There's also an interesting bit I've observed with LLMs, quantization in range of 4-8 bits doesn't reduce performance as much as it mainly reduces consistency. If you generate an answer a bunch of times and take the average you'll end up with roughly the same result as an fp16/32 would do every time. In nature, being inconsistent is usually weighed negatively with death... so that's probably why it hasn't caught on even if it is more efficient. Or this is enough of a different abstraction that we can't draw parallels anyway.


Or we are just the biological bootloader for further evolution of binary signalling.


Comparing a human brain in these terms makes it incredibly obvious how inefficient the human brain actually is. A 1.7T model can answer questions about practically anything. You say a human brain has 150T params. So what? It struggles to give masterful answers in even 1 domain, let alone dozens/hundreds. We need to stop comparing parameters and synapses as if they actually matter, because AFAIK, they really don't.


Well once again it turns out that what is hard for people is easy for computers, and vice versa. The things we go to college for 6 years for they can (relatively) master in a week of pretraining. We are optimized to smartly kill things, eat them, and reproduce, that's what machines will beat us at last lol. Right now a human expert is still obviously better in depth, but nowhere close in breadth. Probably not for much longer though, at least on the historical time scale.

And granted a lot of parts of the human brain are dedicated to specific jobs that are entirely nonexistent in a normal LLM (kinematics, vision, sound, touch, taste, smell, autonomic organ control) so the actual bit we should be comparing for just language and reasoning is way smaller. Still the brain is pretty efficient inference energy wise, it's like the ultimate mixture of experts, extreme amounts of sparse storage and most of it is not computed until needed. The router must be pretty good.


OTOH humans can e.g. walk on two feet and drive a car.

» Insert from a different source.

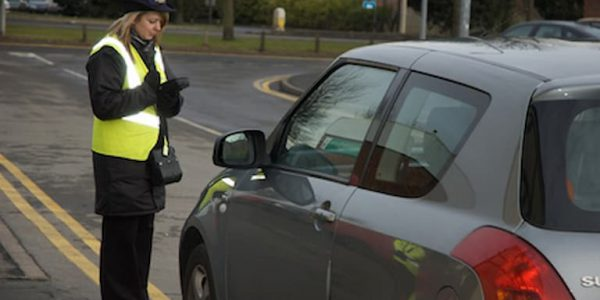 A parking warden checking a car parked on double yellow lines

Boston Dynamics and Waymo might not have gotten human levels of competency with those two particular tasks, but we've already got robots that are better than drunk/tired/angry humans at it, and they're getting better at it.


In terms of energy use the human brain is way more efficient than LLMs. It's a completely different hardware model - the brain may have trillions of synapses but they only fire occasionally. I agree you have to compare more on the results than number of synapses etc.

It's something that gives me pause on the idea that we have to build many GW of power stations. It may be possible to get much more energy efficient AI via better algorithms.


> Comparing a human brain in these terms makes it incredibly obvious how inefficient the human brain actually is

Until you have AGI you can't say this since until then we don't know how much the different parts costs to replace with AI systems.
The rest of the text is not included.